[Opening SUPPLIED DATA section]
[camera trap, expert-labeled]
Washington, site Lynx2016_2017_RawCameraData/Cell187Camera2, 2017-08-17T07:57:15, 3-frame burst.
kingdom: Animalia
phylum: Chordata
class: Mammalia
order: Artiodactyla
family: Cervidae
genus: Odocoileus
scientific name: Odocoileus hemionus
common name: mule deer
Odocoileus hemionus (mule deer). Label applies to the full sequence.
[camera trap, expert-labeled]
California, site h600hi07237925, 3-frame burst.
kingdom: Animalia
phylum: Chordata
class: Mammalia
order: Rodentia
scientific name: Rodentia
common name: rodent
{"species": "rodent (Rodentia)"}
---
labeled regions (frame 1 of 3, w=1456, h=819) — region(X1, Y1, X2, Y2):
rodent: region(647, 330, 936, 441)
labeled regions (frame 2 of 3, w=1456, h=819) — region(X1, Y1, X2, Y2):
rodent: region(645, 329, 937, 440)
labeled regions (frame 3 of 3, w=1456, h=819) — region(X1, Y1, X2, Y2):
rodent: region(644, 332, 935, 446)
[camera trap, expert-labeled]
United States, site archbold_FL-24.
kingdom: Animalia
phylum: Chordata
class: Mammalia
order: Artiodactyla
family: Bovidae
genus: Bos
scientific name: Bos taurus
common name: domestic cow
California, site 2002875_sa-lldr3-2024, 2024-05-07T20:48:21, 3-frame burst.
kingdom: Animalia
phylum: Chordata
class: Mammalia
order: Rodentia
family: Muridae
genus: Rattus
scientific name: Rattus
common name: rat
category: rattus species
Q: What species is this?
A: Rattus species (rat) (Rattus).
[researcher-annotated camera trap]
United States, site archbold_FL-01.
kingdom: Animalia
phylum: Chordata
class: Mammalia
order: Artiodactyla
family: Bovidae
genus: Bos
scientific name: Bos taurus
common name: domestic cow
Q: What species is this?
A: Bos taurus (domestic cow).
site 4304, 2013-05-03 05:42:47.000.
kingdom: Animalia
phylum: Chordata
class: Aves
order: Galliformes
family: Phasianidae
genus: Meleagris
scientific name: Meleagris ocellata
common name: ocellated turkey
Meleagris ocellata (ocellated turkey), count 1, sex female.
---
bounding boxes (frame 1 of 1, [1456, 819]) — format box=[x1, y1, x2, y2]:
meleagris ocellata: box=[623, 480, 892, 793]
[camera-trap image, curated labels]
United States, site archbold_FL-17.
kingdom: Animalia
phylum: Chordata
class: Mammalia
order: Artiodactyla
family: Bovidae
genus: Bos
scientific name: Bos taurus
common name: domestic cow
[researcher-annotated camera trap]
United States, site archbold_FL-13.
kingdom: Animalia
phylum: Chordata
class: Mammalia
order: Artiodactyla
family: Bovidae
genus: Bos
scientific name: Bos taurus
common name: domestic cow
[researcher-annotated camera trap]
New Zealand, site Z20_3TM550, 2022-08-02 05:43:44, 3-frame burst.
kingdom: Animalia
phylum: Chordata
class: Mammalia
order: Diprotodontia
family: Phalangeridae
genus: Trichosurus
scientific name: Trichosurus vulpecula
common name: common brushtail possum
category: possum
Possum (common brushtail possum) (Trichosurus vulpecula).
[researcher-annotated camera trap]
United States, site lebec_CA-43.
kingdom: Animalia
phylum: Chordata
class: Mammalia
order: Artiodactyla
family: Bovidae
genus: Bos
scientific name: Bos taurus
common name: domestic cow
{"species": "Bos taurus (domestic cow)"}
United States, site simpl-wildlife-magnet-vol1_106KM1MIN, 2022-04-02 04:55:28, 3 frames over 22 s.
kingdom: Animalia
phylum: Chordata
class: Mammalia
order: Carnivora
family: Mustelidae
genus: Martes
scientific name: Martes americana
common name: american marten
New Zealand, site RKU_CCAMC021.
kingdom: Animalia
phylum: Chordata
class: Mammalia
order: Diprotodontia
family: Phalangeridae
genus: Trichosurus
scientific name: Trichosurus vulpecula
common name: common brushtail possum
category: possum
[Closing SUPPLIED DATA section]
Restate exactly the records above from their first line through the line that holds "scientific name: Rattus", please, including both and leaving out all others.

OUTPUT OF THE EXERCISE:
[camera trap, expert-labeled]
Washington, site Lynx2016_2017_RawCameraData/Cell187Camera2, 2017-08-17T07:57:15, 3-frame burst.
kingdom: Animalia
phylum: Chordata
class: Mammalia
order: Artiodactyla
family: Cervidae
genus: Odocoileus
scientific name: Odocoileus hemionus
common name: mule deer
Odocoileus hemionus (mule deer). Label applies to the full sequence.
[camera trap, expert-labeled]
California, site h600hi07237925, 3-frame burst.
kingdom: Animalia
phylum: Chordata
class: Mammalia
order: Rodentia
scientific name: Rodentia
common name: rodent
{"species": "rodent (Rodentia)"}
---
labeled regions (frame 1 of 3, w=1456, h=819) — region(X1, Y1, X2, Y2):
rodent: region(647, 330, 936, 441)
labeled regions (frame 2 of 3, w=1456, h=819) — region(X1, Y1, X2, Y2):
rodent: region(645, 329, 937, 440)
labeled regions (frame 3 of 3, w=1456, h=819) — region(X1, Y1, X2, Y2):
rodent: region(644, 332, 935, 446)
[camera trap, expert-labeled]
United States, site archbold_FL-24.
kingdom: Animalia
phylum: Chordata
class: Mammalia
order: Artiodactyla
family: Bovidae
genus: Bos
scientific name: Bos taurus
common name: domestic cow
California, site 2002875_sa-lldr3-2024, 2024-05-07T20:48:21, 3-frame burst.
kingdom: Animalia
phylum: Chordata
class: Mammalia
order: Rodentia
family: Muridae
genus: Rattus
scientific name: Rattus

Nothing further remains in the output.